Show that if $\lim\limits_{x \to \infty} f(x)$ exists and $f''$ is bounded, then $\lim\limits_{x \to \infty} f'(x)=0$.

Question

I'm trying to answer the following exercise: Suppose that $f$ is twice differentiable on $[0,+\infty)$.

Show that if $\lim\limits_{x \to \infty} f(x)$ exists and $f''$ is bounded, then $\lim\limits_{x \to \infty} f'(x)=0$. If $\lim\limits_{x \to +\infty} f'(x)$ exists then I know how to prove that this limit is equal to 0 (by using the mean value theorem).

But how can I show that this limit exists?

Counterexample: Let us consider $f(x) = x \sin\frac{1}{x}$. Then $$f'(x) = \sin\frac{1}{x} - \frac{1}{x} \cos\frac{1}{x}$$ and $$f''(x) = -\frac{1}{x^2}\cos\frac{1}{x} + \frac{1}{x^2}\cos\frac{1}{x} - \frac{1}{x^3} \sin\frac{1}{x}.$$ This example shows that the hypothesis that there exists $\lim\limits_{x \to \infty} f(x)$ is essential.

• [STORED DATA]:

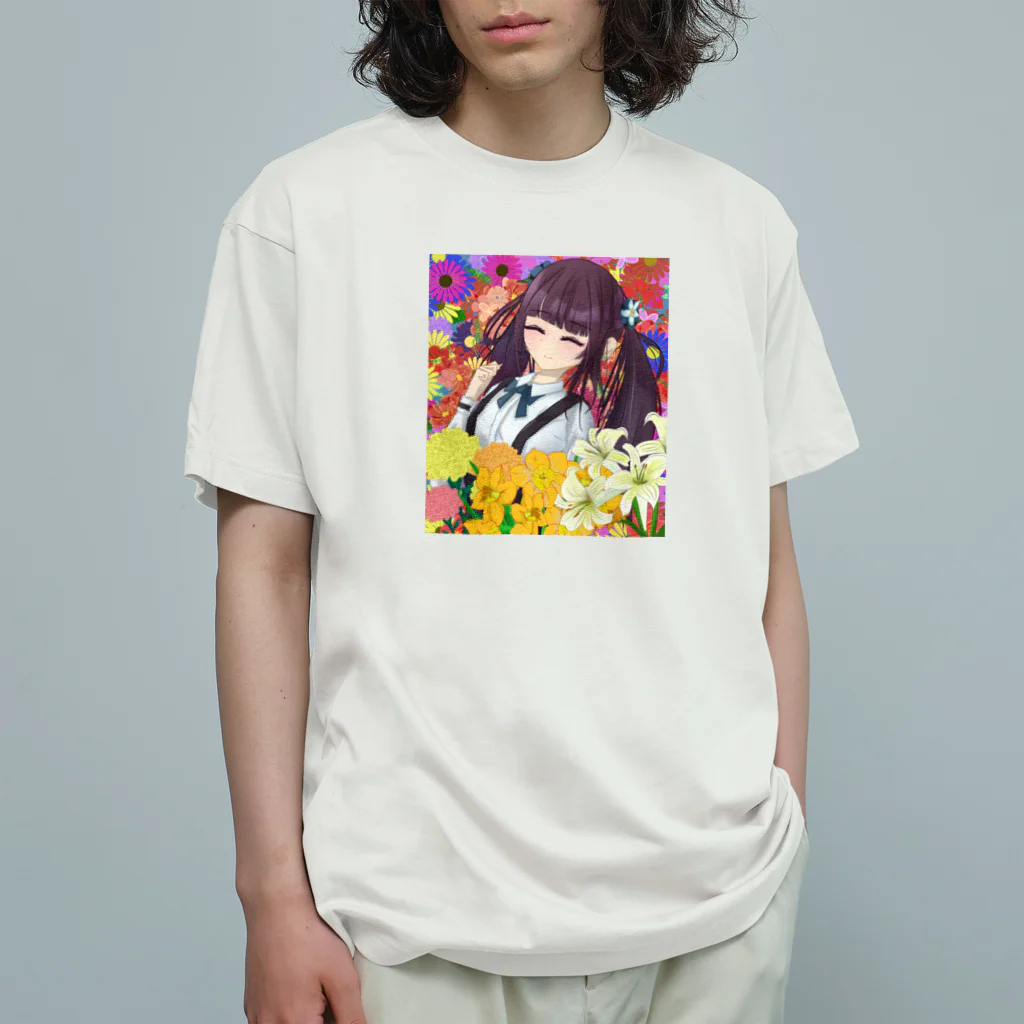 chicodeza by suzuriの花の女の子 オーガニックコットンTシャツ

• [ACTIVITY 1]: List every assumption about $f$ that the exercise in the forum post makes.
• [ACTIVITY 2]: In the forum post, which theorem does the asker name as the tool for proving that the limit of $f'(x)$ equals 0 once it is known to exist?
• [ACTIVITY 3]: Reproduce the stretch of the forum post from "I'm trying to" through "f(x)$ is essential.".

• [EXERCISE RESPONSE 1]:
- $f$ is twice differentiable on $[0,+\infty)$.
- $\lim\limits_{x \to \infty} f(x)$ exists.
- $f''$ is bounded.

• [EXERCISE RESPONSE 2]: The mean value theorem.

• [EXERCISE RESPONSE 3]:
I'm trying to answer the following exercise: Suppose that $f$ is twice differentiable on $[0,+\infty)$.

Show that if $\lim\limits_{x \to \infty} f(x)$ exists and $f''$ is bounded, then $\lim\limits_{x \to \infty} f'(x)=0$. If $\lim\limits_{x \to +\infty} f'(x)$ exists then I know how to prove that this limit is equal to 0 (by using the mean value theorem).

But how can I show that this limit exists?

Counterexample: Let us consider $f(x) = x \sin\frac{1}{x}$. Then $$f'(x) = \sin\frac{1}{x} - \frac{1}{x} \cos\frac{1}{x}$$ and $$f''(x) = -\frac{1}{x^2}\cos\frac{1}{x} + \frac{1}{x^2}\cos\frac{1}{x} - \frac{1}{x^3} \sin\frac{1}{x}.$$ This example shows that the hypothesis that there exists $\lim\limits_{x \to \infty} f(x)$ is essential.